**TEXT SECTION**

I ran today. The first time since last Sunday’s run. The first time in a week.
Just as Jack was every ounce of sailor, last Sunday’s run was every ounce of effort. I had an extremely busy week so not only did I not have opportunity to run, I did not find time to finish the blog entry I began of last Sunday’s slogging. Suffice it to say it was 7 kilometres of challenging mind training.
This morning I slept late. It was luxurious and I awoke inside the spoon. Following a lengthy session of synchronized spooning – you know, spoonstretchrollspoon set on automatic repeat – I checked the weather, pulled on some gear, tried to clear some of the nasal and chest congestion I felt upon waking and headed out the door.
At 7:00am the sun was already riding the hip of the horizon and the air was cool, fresh and palpably alive. The heavy dew sketched webs in the grass and lay like layers of pale pink tulle over the tops of marsh grasses.

**DATASET EXTRACT**
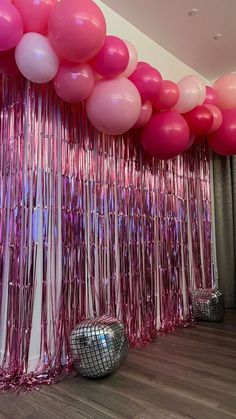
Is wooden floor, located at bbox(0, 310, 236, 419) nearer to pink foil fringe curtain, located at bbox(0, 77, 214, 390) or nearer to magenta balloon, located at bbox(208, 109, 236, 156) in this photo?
pink foil fringe curtain, located at bbox(0, 77, 214, 390)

**COMPLETE THE FOLLOWING**
a) Decide whether each statement below agrees with the running blog entry. Answer yes or no for each, and quote the deciding words from the entry.
(i) Last Sunday's run covered 7 kilometres.
(ii) The writer got up early this morning.
(iii) At 7:00am the air felt warm.
b) Extend the running blog entry with a few more paragraphs in the same first-person voice.

**TASK ANSWERS**
a)
(i) Yes: "it was 7 kilometres of challenging mind training."
(ii) No: "This morning I slept late."
(iii) No: "the air was cool, fresh and palpably alive."

b)
I set off east this morning, turning into the sun at the end of my lane, with the intention of a short run in deference to my congestion. In this direction I start on a downgrade and therefore end the run on an upgrade. There are more homes and fewer farm fields to my east and the possibility of more traffic, though it was minimal this morning.
The small dense wooded areas between the highway and the river provided heavy shade, with glimpses of sunlight. My feet felt great on the pavement and I marveled at the total sweetness of this run compared to last week’s. My hands, loose and nonchalant, stayed cool throughout the run and my ankles, knees and hips were in a flow of almost effortlessness. Not a twinge of any sort to command my loving compassionate awareness.
This was a time to breathe and be. Listening to my foot falls, imagining them soft and quiet and thinking of picking up each foot rather than pushing off. Squirrels chastened me, chittering cheekily from unseen tree limbs and the birds, unplugged, provided inspirational melody.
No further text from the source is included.